◆ **INPUT**

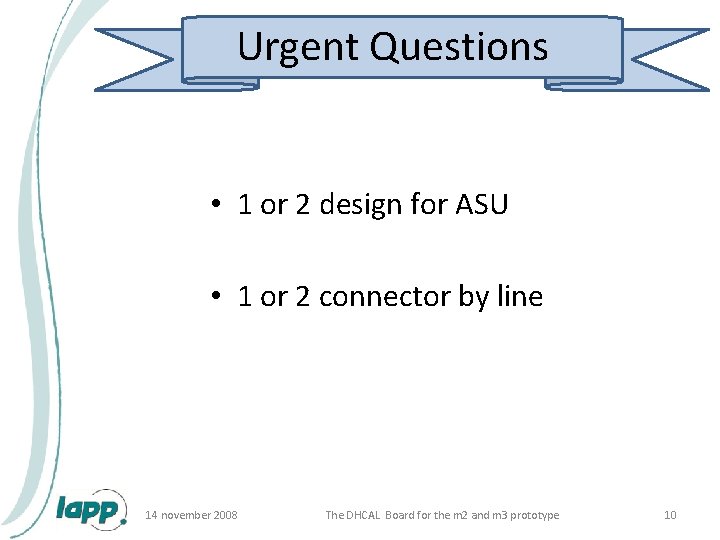 Urgent Questions

• 1 or 2 design for ASU

• 1 or 2 connector by line

lapp

14 november 2008

The DHCAL Board for the m2 and m3 prototype

10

◆ **WHAT THE EXERCISE ASKS**
Your task is to restate, word for word, the line with "design for ASU" and all lines after it, ending with the last line of the data.

◆ **ANSWER SECTION**
• 1 or 2 design for ASU

• 1 or 2 connector by line

lapp

14 november 2008

The DHCAL Board for the m2 and m3 prototype

10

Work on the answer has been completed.